Remember, that’s what Dr Delgado was doing over half a century ago. It’s nothing new.
Of course, if you wanted to do the same thing for lots of people you’d need a whole lot of people to help you.
Say you were a really bad person and you wanted to control a whole population, for example. You could make people do whatever you wanted them to do. You could make them go shoplifting or commit murder or all vote for somebody or commit suicide or anything you wanted them to do. If you wanted a smaller population you could make everyone stop wanting to have children. It would be terribly easy. Remember Dr Delgardo was doing this over half a century ago. It’s just that his receivers and transmitters were a bit cumbersome.
If you wanted to do this you’d need someone very rich to start with. Someone with loads of money and contacts. A billionaire really. And someone without much in the way of morals.
And you’d need something to inject into people.
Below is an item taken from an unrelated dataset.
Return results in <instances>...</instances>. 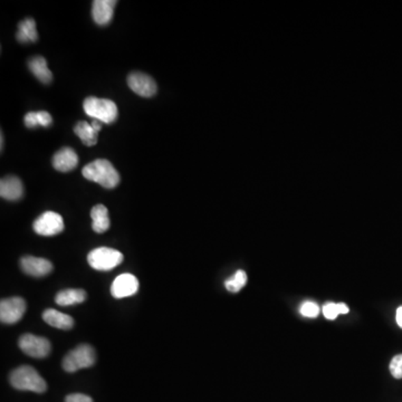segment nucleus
I'll return each instance as SVG.
<instances>
[{"mask_svg":"<svg viewBox=\"0 0 402 402\" xmlns=\"http://www.w3.org/2000/svg\"><path fill=\"white\" fill-rule=\"evenodd\" d=\"M83 177L97 182L106 189H112L120 184V175L113 164L105 159H97L86 164L82 170Z\"/></svg>","mask_w":402,"mask_h":402,"instance_id":"f257e3e1","label":"nucleus"},{"mask_svg":"<svg viewBox=\"0 0 402 402\" xmlns=\"http://www.w3.org/2000/svg\"><path fill=\"white\" fill-rule=\"evenodd\" d=\"M10 384L17 390L42 393L47 389L45 380L29 366H19L10 375Z\"/></svg>","mask_w":402,"mask_h":402,"instance_id":"f03ea898","label":"nucleus"},{"mask_svg":"<svg viewBox=\"0 0 402 402\" xmlns=\"http://www.w3.org/2000/svg\"><path fill=\"white\" fill-rule=\"evenodd\" d=\"M83 109L88 116L102 123L111 124L118 118V106L113 101L106 99L88 97L83 103Z\"/></svg>","mask_w":402,"mask_h":402,"instance_id":"7ed1b4c3","label":"nucleus"},{"mask_svg":"<svg viewBox=\"0 0 402 402\" xmlns=\"http://www.w3.org/2000/svg\"><path fill=\"white\" fill-rule=\"evenodd\" d=\"M94 363H95L94 349L91 345L81 344L65 355L62 364L65 371L73 373L85 368H90Z\"/></svg>","mask_w":402,"mask_h":402,"instance_id":"20e7f679","label":"nucleus"},{"mask_svg":"<svg viewBox=\"0 0 402 402\" xmlns=\"http://www.w3.org/2000/svg\"><path fill=\"white\" fill-rule=\"evenodd\" d=\"M88 262L92 268L108 272L123 262V255L113 248L99 247L88 254Z\"/></svg>","mask_w":402,"mask_h":402,"instance_id":"39448f33","label":"nucleus"},{"mask_svg":"<svg viewBox=\"0 0 402 402\" xmlns=\"http://www.w3.org/2000/svg\"><path fill=\"white\" fill-rule=\"evenodd\" d=\"M35 233L40 236L51 237L61 234L64 230V221L60 214L46 212L34 221Z\"/></svg>","mask_w":402,"mask_h":402,"instance_id":"423d86ee","label":"nucleus"},{"mask_svg":"<svg viewBox=\"0 0 402 402\" xmlns=\"http://www.w3.org/2000/svg\"><path fill=\"white\" fill-rule=\"evenodd\" d=\"M19 348L29 357H46L51 353V343L42 336L24 334L19 339Z\"/></svg>","mask_w":402,"mask_h":402,"instance_id":"0eeeda50","label":"nucleus"},{"mask_svg":"<svg viewBox=\"0 0 402 402\" xmlns=\"http://www.w3.org/2000/svg\"><path fill=\"white\" fill-rule=\"evenodd\" d=\"M26 311V303L21 297H10L0 303V320L5 324L17 323Z\"/></svg>","mask_w":402,"mask_h":402,"instance_id":"6e6552de","label":"nucleus"},{"mask_svg":"<svg viewBox=\"0 0 402 402\" xmlns=\"http://www.w3.org/2000/svg\"><path fill=\"white\" fill-rule=\"evenodd\" d=\"M127 85L140 97H151L157 93L158 88L155 79L145 73H131L127 77Z\"/></svg>","mask_w":402,"mask_h":402,"instance_id":"1a4fd4ad","label":"nucleus"},{"mask_svg":"<svg viewBox=\"0 0 402 402\" xmlns=\"http://www.w3.org/2000/svg\"><path fill=\"white\" fill-rule=\"evenodd\" d=\"M139 281L132 274H121L118 276L111 286V294L115 299L132 297L139 290Z\"/></svg>","mask_w":402,"mask_h":402,"instance_id":"9d476101","label":"nucleus"},{"mask_svg":"<svg viewBox=\"0 0 402 402\" xmlns=\"http://www.w3.org/2000/svg\"><path fill=\"white\" fill-rule=\"evenodd\" d=\"M21 267L26 274L35 277L49 275L53 271V265L45 258L25 256L21 260Z\"/></svg>","mask_w":402,"mask_h":402,"instance_id":"9b49d317","label":"nucleus"},{"mask_svg":"<svg viewBox=\"0 0 402 402\" xmlns=\"http://www.w3.org/2000/svg\"><path fill=\"white\" fill-rule=\"evenodd\" d=\"M79 164V157L70 147L58 150L53 157V166L61 173H70Z\"/></svg>","mask_w":402,"mask_h":402,"instance_id":"f8f14e48","label":"nucleus"},{"mask_svg":"<svg viewBox=\"0 0 402 402\" xmlns=\"http://www.w3.org/2000/svg\"><path fill=\"white\" fill-rule=\"evenodd\" d=\"M115 5V0H95L92 6V17L94 21L100 26H105L111 23Z\"/></svg>","mask_w":402,"mask_h":402,"instance_id":"ddd939ff","label":"nucleus"},{"mask_svg":"<svg viewBox=\"0 0 402 402\" xmlns=\"http://www.w3.org/2000/svg\"><path fill=\"white\" fill-rule=\"evenodd\" d=\"M24 194V187L21 179L15 175H8L0 181V196L10 201H17Z\"/></svg>","mask_w":402,"mask_h":402,"instance_id":"4468645a","label":"nucleus"},{"mask_svg":"<svg viewBox=\"0 0 402 402\" xmlns=\"http://www.w3.org/2000/svg\"><path fill=\"white\" fill-rule=\"evenodd\" d=\"M42 320L51 327L61 329V330H70L74 325V320L70 315L64 314L58 310L49 309L42 313Z\"/></svg>","mask_w":402,"mask_h":402,"instance_id":"2eb2a0df","label":"nucleus"},{"mask_svg":"<svg viewBox=\"0 0 402 402\" xmlns=\"http://www.w3.org/2000/svg\"><path fill=\"white\" fill-rule=\"evenodd\" d=\"M28 67L29 71L33 73L34 75L36 76L37 79L44 84H49L52 82L53 74L49 68L47 62L45 58L42 56H35L32 58L31 61L28 62Z\"/></svg>","mask_w":402,"mask_h":402,"instance_id":"dca6fc26","label":"nucleus"},{"mask_svg":"<svg viewBox=\"0 0 402 402\" xmlns=\"http://www.w3.org/2000/svg\"><path fill=\"white\" fill-rule=\"evenodd\" d=\"M92 228L97 234L105 233L110 228V218L108 208L103 205H97L91 210Z\"/></svg>","mask_w":402,"mask_h":402,"instance_id":"f3484780","label":"nucleus"},{"mask_svg":"<svg viewBox=\"0 0 402 402\" xmlns=\"http://www.w3.org/2000/svg\"><path fill=\"white\" fill-rule=\"evenodd\" d=\"M85 299H86L85 290L70 288V290L58 292V295L55 297V302L58 303V305L70 306L83 303Z\"/></svg>","mask_w":402,"mask_h":402,"instance_id":"a211bd4d","label":"nucleus"},{"mask_svg":"<svg viewBox=\"0 0 402 402\" xmlns=\"http://www.w3.org/2000/svg\"><path fill=\"white\" fill-rule=\"evenodd\" d=\"M74 132L81 139L83 145L86 147H93L97 145L99 132L94 130L91 123L86 121H79L74 127Z\"/></svg>","mask_w":402,"mask_h":402,"instance_id":"6ab92c4d","label":"nucleus"},{"mask_svg":"<svg viewBox=\"0 0 402 402\" xmlns=\"http://www.w3.org/2000/svg\"><path fill=\"white\" fill-rule=\"evenodd\" d=\"M16 37H17V40L19 42H36L38 40V34H37L35 21L32 18H27L21 21Z\"/></svg>","mask_w":402,"mask_h":402,"instance_id":"aec40b11","label":"nucleus"},{"mask_svg":"<svg viewBox=\"0 0 402 402\" xmlns=\"http://www.w3.org/2000/svg\"><path fill=\"white\" fill-rule=\"evenodd\" d=\"M246 284H247V274L242 269L237 271L231 279L225 281V286L231 293H238Z\"/></svg>","mask_w":402,"mask_h":402,"instance_id":"412c9836","label":"nucleus"},{"mask_svg":"<svg viewBox=\"0 0 402 402\" xmlns=\"http://www.w3.org/2000/svg\"><path fill=\"white\" fill-rule=\"evenodd\" d=\"M349 311L344 303H327L323 306V314L327 320H336L340 314H348Z\"/></svg>","mask_w":402,"mask_h":402,"instance_id":"4be33fe9","label":"nucleus"},{"mask_svg":"<svg viewBox=\"0 0 402 402\" xmlns=\"http://www.w3.org/2000/svg\"><path fill=\"white\" fill-rule=\"evenodd\" d=\"M299 312H301V314L303 316L310 318H316L320 314V309H318V304L314 302H311V301L303 303L301 309H299Z\"/></svg>","mask_w":402,"mask_h":402,"instance_id":"5701e85b","label":"nucleus"},{"mask_svg":"<svg viewBox=\"0 0 402 402\" xmlns=\"http://www.w3.org/2000/svg\"><path fill=\"white\" fill-rule=\"evenodd\" d=\"M389 368L393 378L402 379V354H398L393 357Z\"/></svg>","mask_w":402,"mask_h":402,"instance_id":"b1692460","label":"nucleus"},{"mask_svg":"<svg viewBox=\"0 0 402 402\" xmlns=\"http://www.w3.org/2000/svg\"><path fill=\"white\" fill-rule=\"evenodd\" d=\"M25 125L29 127V129H34V127H38L40 125V121H38V115L37 112H29L25 115Z\"/></svg>","mask_w":402,"mask_h":402,"instance_id":"393cba45","label":"nucleus"},{"mask_svg":"<svg viewBox=\"0 0 402 402\" xmlns=\"http://www.w3.org/2000/svg\"><path fill=\"white\" fill-rule=\"evenodd\" d=\"M65 402H93L91 397L85 396L82 393H73L66 397Z\"/></svg>","mask_w":402,"mask_h":402,"instance_id":"a878e982","label":"nucleus"},{"mask_svg":"<svg viewBox=\"0 0 402 402\" xmlns=\"http://www.w3.org/2000/svg\"><path fill=\"white\" fill-rule=\"evenodd\" d=\"M37 115H38L40 125H42V127H47L52 124V115L49 114V112H46V111H40V112H37Z\"/></svg>","mask_w":402,"mask_h":402,"instance_id":"bb28decb","label":"nucleus"},{"mask_svg":"<svg viewBox=\"0 0 402 402\" xmlns=\"http://www.w3.org/2000/svg\"><path fill=\"white\" fill-rule=\"evenodd\" d=\"M396 320L398 325L402 329V306H400V307H398V310H397Z\"/></svg>","mask_w":402,"mask_h":402,"instance_id":"cd10ccee","label":"nucleus"},{"mask_svg":"<svg viewBox=\"0 0 402 402\" xmlns=\"http://www.w3.org/2000/svg\"><path fill=\"white\" fill-rule=\"evenodd\" d=\"M102 122L97 121V120H93L92 121L91 125L93 127L94 130L97 131V132H100L101 129H102Z\"/></svg>","mask_w":402,"mask_h":402,"instance_id":"c85d7f7f","label":"nucleus"},{"mask_svg":"<svg viewBox=\"0 0 402 402\" xmlns=\"http://www.w3.org/2000/svg\"><path fill=\"white\" fill-rule=\"evenodd\" d=\"M0 141H1V145H0V148H1V150H3V134H1V140H0Z\"/></svg>","mask_w":402,"mask_h":402,"instance_id":"c756f323","label":"nucleus"}]
</instances>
A medicine of some kind for example.
And then you’d need someone good at software to help with all the transmitting and the receiving and you’d need people with access to lots of tall poles or roofs where they could put the transmitter things.
But none of that would be any good unless you had a reason for injecting people. You can’t just go around injecting millions of people for no reason.
Ideally, you’d need them all to be frightened of something so that they were keen to let you inject them. And then you could put your tiny receivers into the stuff that was being injected. Or squirted up their noses or whatever.
But that would be the tricky thing to organise because you’d ideally need a threat of some kind.
You could tell everyone that they were going to get the plague or something if they didn’t let you give them their wonderful antidote.
That might work.
But for that you’d need to have a really big scare about something.
And that wouldn’t be possible because you’d need some experts to say that there was a big scare coming when really there wasn’t. So they’d have to make up something or find something and then exaggerate it. Or you find someone not very good at what they did and get them to make a forecast that terrified the life out of everyone.
And then you’d have to keep people really scared.
You could, I suppose, make them so scared that they were happy to put up with all sorts of rules and restrictions. And you could tell people that if they didn’t do what you told them to do then the scary thing was going to get worse than ever.
And you’d need experts and advisers who had links to the companies making the stuff you were planning to give people. And you’d have to promise them all sorts of things. And you’d probably need some greedy and compliant politicians too.
So it really wouldn’t be possible to arrange all that.
And anyway there’s another problem because you would need to keep people separated so that you could make sure the messages you were transmitting reached the individual receivers. You’d have to have people standing several feet apart all the time and there’s no way that people would do that.
So it couldn’t possibly work, could it?
Even if that’s what someone wanted to do.